Raw records:
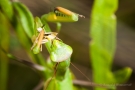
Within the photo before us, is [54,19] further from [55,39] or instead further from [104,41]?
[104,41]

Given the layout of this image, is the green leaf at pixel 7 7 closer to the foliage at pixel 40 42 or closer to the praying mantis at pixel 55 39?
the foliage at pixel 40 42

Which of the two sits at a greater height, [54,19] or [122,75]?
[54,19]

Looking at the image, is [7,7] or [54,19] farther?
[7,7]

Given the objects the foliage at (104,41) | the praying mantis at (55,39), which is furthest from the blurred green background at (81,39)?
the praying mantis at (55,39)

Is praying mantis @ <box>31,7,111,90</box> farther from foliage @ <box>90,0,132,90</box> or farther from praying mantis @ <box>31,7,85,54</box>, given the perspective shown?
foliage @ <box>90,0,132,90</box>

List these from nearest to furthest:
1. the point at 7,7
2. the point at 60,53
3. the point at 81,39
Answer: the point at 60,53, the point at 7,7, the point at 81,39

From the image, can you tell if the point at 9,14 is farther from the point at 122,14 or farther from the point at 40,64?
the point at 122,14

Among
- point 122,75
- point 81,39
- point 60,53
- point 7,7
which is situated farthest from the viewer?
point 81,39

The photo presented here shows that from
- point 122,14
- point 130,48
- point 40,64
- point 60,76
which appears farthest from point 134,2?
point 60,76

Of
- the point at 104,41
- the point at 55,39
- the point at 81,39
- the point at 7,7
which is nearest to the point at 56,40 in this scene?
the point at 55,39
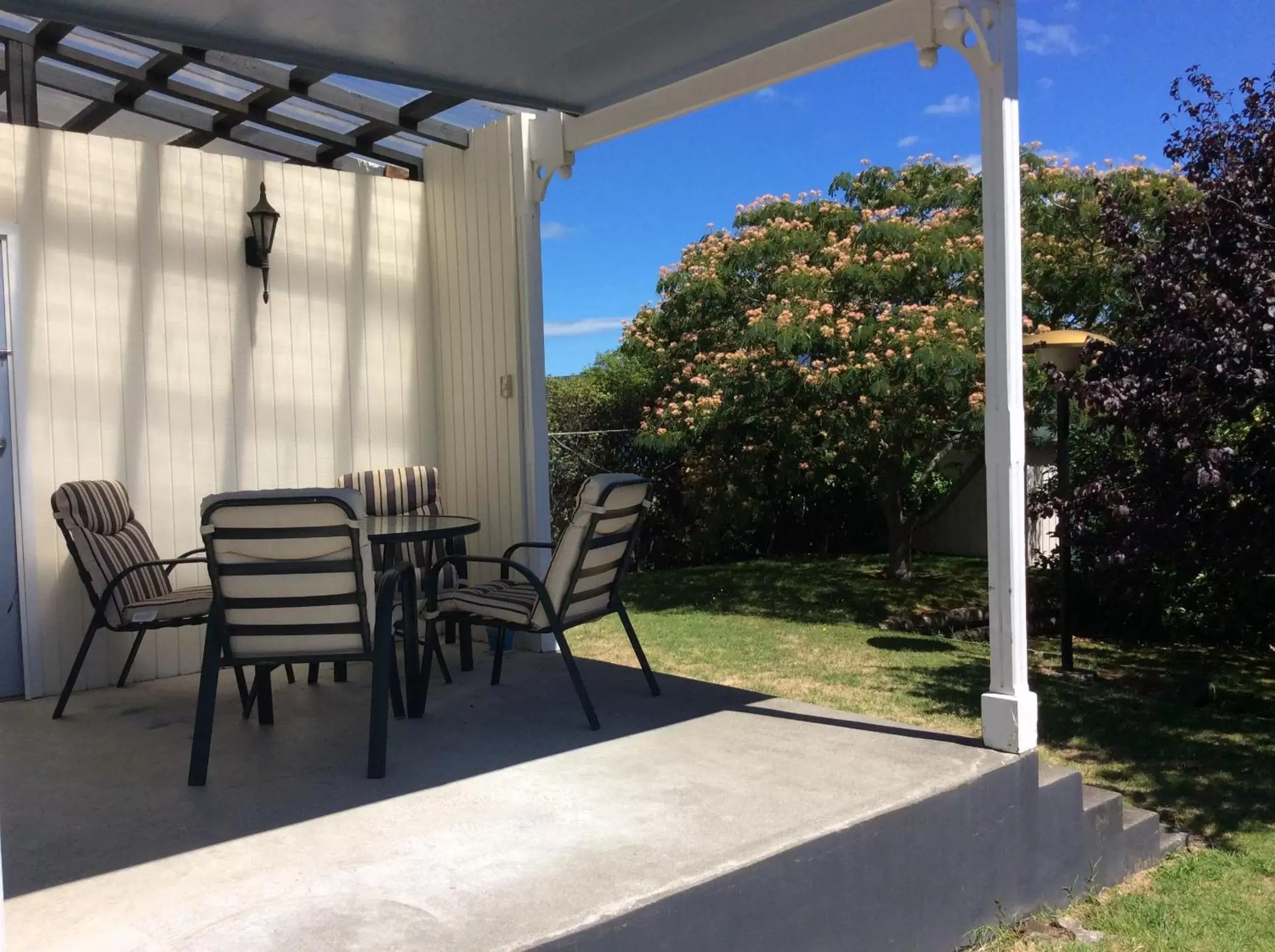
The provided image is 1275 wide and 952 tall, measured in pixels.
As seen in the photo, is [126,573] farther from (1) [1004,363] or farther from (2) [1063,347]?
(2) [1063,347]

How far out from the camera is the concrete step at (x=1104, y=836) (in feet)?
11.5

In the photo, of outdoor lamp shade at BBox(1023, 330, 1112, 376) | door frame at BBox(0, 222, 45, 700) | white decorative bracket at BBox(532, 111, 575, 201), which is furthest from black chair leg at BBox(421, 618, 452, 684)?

Set exercise:
Rewrite every row with each "farther" swapped for "more distant" and all else left unchanged. Leave the pictures out.

Correct response:
Within the photo before us, is [54,19] further from [55,39] or instead further from [104,41]?
[104,41]

Given the layout of this image, is the green leaf at pixel 7 7 closer to the foliage at pixel 40 42 or closer to the praying mantis at pixel 55 39?
the foliage at pixel 40 42

Which of the two sits at a greater height, [54,19] or [122,75]?
[54,19]

Looking at the image, is [7,7] or [54,19] more distant?
[7,7]

Given the objects the foliage at (104,41) | the praying mantis at (55,39), which is furthest from the blurred green background at (81,39)?
the praying mantis at (55,39)

Is praying mantis @ <box>31,7,111,90</box> more distant from foliage @ <box>90,0,132,90</box> or more distant from praying mantis @ <box>31,7,85,54</box>, given the perspective shown?
foliage @ <box>90,0,132,90</box>

List these from nearest to furthest:
1. the point at 7,7
2. the point at 60,53
3. the point at 81,39
Answer: the point at 60,53, the point at 7,7, the point at 81,39

From the image, can you tell if the point at 9,14 is more distant from the point at 122,14 or more distant from the point at 40,64?
the point at 122,14

Among
- point 122,75
- point 81,39
- point 60,53
- point 7,7
which is situated farthest from the viewer?
point 81,39

The photo presented here shows that from
- point 122,14
- point 130,48
- point 40,64
- point 60,76
which appears farthest from point 134,2?
point 60,76

Of
- the point at 104,41
- the point at 55,39
- the point at 81,39
- the point at 7,7
which is nearest to the point at 56,40 in this scene?
the point at 55,39
The provided image is 1275 wide and 952 tall, measured in pixels.
As seen in the photo, is [126,573] more distant from (1) [1004,363] or more distant from (2) [1063,347]?
(2) [1063,347]

How far out from the camera is the concrete step at (x=1104, y=836) (in feet)?
11.5

In the photo, of outdoor lamp shade at BBox(1023, 330, 1112, 376) | door frame at BBox(0, 222, 45, 700) | white decorative bracket at BBox(532, 111, 575, 201), which is furthest from black chair leg at BBox(421, 618, 452, 684)?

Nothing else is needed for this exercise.